## [ABOUT THIS EXERCISE]
The full listing, word for word and free of images, is the expected result.

## [GIVEN DATA]
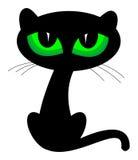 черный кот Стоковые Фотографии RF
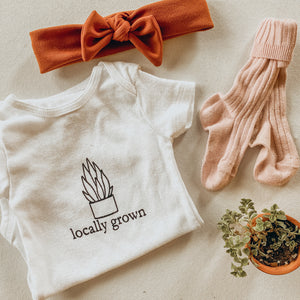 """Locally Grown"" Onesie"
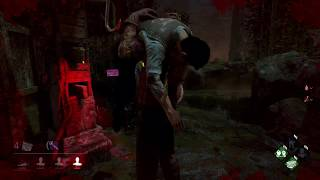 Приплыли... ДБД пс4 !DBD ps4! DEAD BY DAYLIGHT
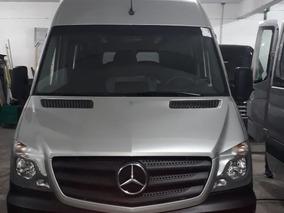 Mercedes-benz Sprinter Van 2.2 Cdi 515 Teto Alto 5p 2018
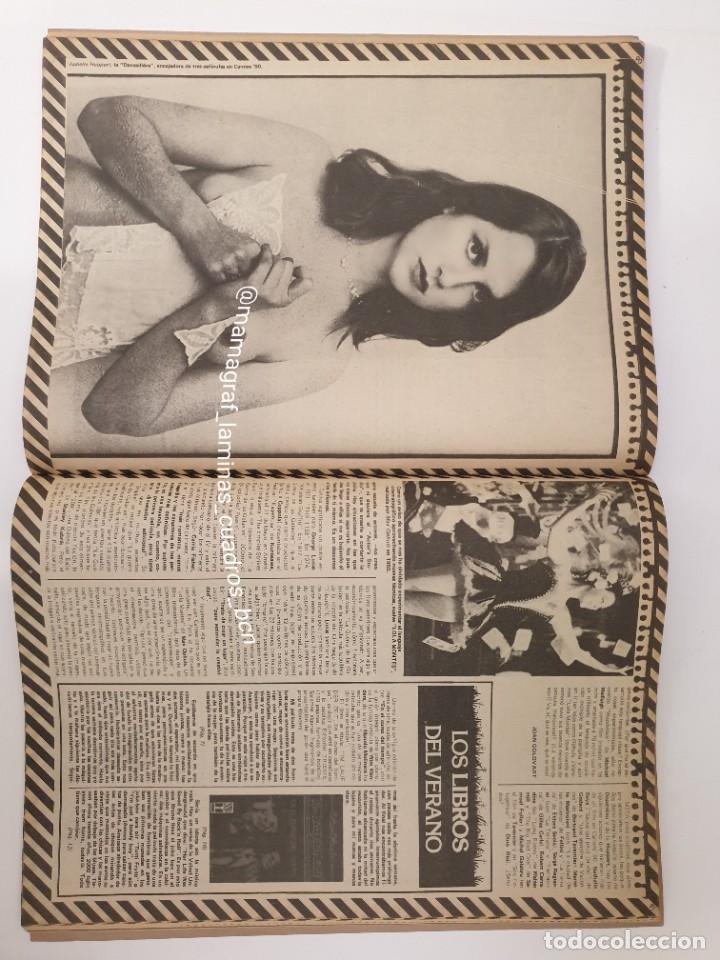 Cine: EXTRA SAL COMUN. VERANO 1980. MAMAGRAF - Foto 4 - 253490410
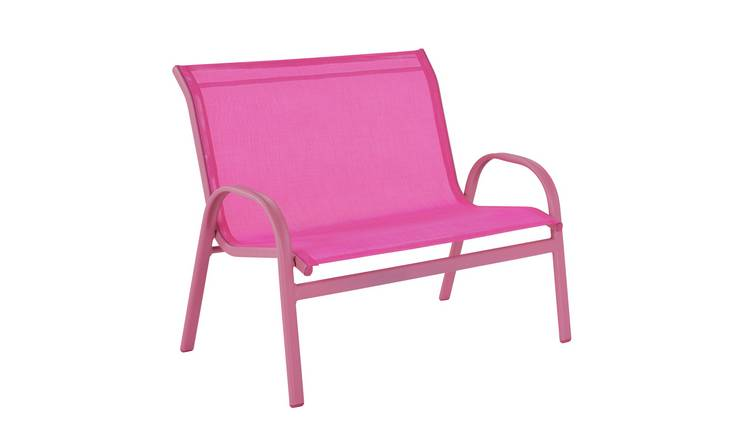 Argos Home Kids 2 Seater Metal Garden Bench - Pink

## [EXERCISE ANSWER]
 черный кот Стоковые Фотографии RF
 """Locally Grown"" Onesie"
 Приплыли... ДБД пс4 !DBD ps4! DEAD BY DAYLIGHT
 Mercedes-benz Sprinter Van 2.2 Cdi 515 Teto Alto 5p 2018
 Cine: EXTRA SAL COMUN. VERANO 1980. MAMAGRAF - Foto 4 - 253490410
 Argos Home Kids 2 Seater Metal Garden Bench - Pink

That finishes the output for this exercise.